-- Work task A --
In the post on raising the retirement age, change the stretch from "My intended point" through "my real point." by replacing "eligibility age" with "qualifying age".
-- Work task B --
Name every country or region mentioned in the post on raising the retirement age.
-- Work task C --
Using the post on raising the retirement age, decide whether each statement agrees with it: (i) the writer expects a Social Security benefit of about $25,000 per year; (ii) the writer says raising the eligibility age will solve the problem; (iii) the first comment says the government tells people when to retire.

-- Document excerpt --
=== Begin Enclosure ===
Here Greg Mankiw opines that he hopes BHO and company will raise the retirement age. What nonsense from a smart guy.
How about people retire when they choose and are able to do so? Why would Mankiw or anyone else think that the President and Congress should be responsible for deciding when people retire?
The cracks and flaws that pervade the entitlement society are beginning to show in a big way in the EU. If you think what's going on in Greece and the rest of the EU right now is serious, just wait a few more years. America's problems with entitlement spending are just around the corner.
The very idea that a government can and should set a retirement age and then transfer income from current workers to retirees at that age is so riddled with flaws that the mind boggles. But the entitlement society does just that.
I did a calculation a few months ago that showed a startling fact. Had all the taxes I've paid in the form of Social Security "contributions" and Medicare "contributions" been invested in the S&P 500 portfolio, by the time I am 67, I would have had a portfolio that would have allowed me to draw $125,000 each year for 20 years. Instead, my Social Security benefit will be about $25,000 per year.
Raise the retirement age? That's just a red herring that diverts attention from the real problem.
4 comments:
The government does not tell people when to retire, but it does tell them when they are eligible for programs such as Social Security and Medicare. Are you opposed to raising the age of eligibility?
Am I opposed to raising the age? The retirement age for eligibility for Social Security will definitely have to be raised. Simple accounting arithmetic shows that.
But that's not the real issue, is it? What I am opposed to is compulsory income transfers. What I am opposed to is lying and stealing, which is exactly what Congress has done with Social Security.
DLK, you say, "The retirement age for eligibility for Social Security will definitely have to be raised." But that is exactly what Mankiw's post says, so where is the disagreement?
My intended point is evidently not clear. Yes, the eligibility age will have to be raised. But, raising the age won't solve the problem. That's my real point.
Raising the age is a short-term fix for a fundamentally flawed program.
=== End Enclosure ===
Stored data
=== Begin Enclosure ===
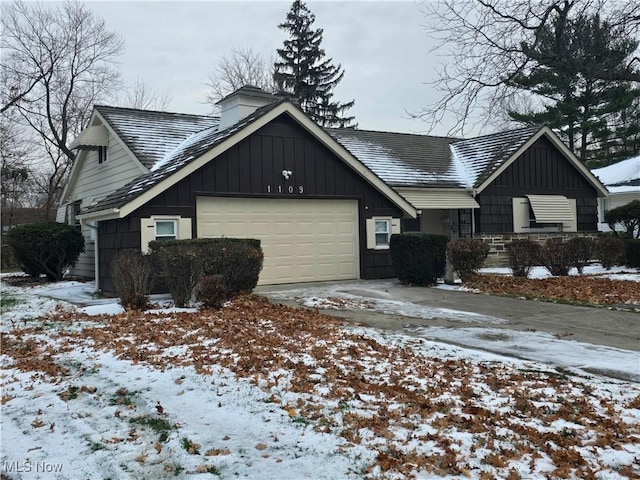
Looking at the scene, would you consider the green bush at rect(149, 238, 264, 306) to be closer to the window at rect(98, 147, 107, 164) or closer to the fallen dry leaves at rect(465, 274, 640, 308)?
the fallen dry leaves at rect(465, 274, 640, 308)

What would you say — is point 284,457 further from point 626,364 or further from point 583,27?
point 583,27

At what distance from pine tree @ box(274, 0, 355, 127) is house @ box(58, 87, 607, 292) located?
20.9 metres

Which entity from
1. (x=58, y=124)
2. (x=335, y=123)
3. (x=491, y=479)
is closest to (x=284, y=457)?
(x=491, y=479)

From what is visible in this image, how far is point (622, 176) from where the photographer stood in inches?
1168

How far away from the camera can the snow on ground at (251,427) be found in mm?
3412

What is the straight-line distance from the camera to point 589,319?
27.7 ft

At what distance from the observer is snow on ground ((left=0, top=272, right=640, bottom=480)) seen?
3412 mm

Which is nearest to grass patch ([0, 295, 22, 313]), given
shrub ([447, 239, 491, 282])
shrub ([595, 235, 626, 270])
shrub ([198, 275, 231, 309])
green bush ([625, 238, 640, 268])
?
shrub ([198, 275, 231, 309])

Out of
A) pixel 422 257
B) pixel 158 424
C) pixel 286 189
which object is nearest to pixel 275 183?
pixel 286 189

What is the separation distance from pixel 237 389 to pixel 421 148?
=== End Enclosure ===
-- Final answer A --
My intended point is evidently not clear. Yes, the qualifying age will have to be raised. But, raising the age won't solve the problem. That's my real point.

-- Final answer B --
Greece, the EU, America

-- Final answer C --
(i) Yes: "Instead, my Social Security benefit will be about $25,000 per year."
(ii) No: "But, raising the age won't solve the problem."
(iii) No: "The government does not tell people when to retire"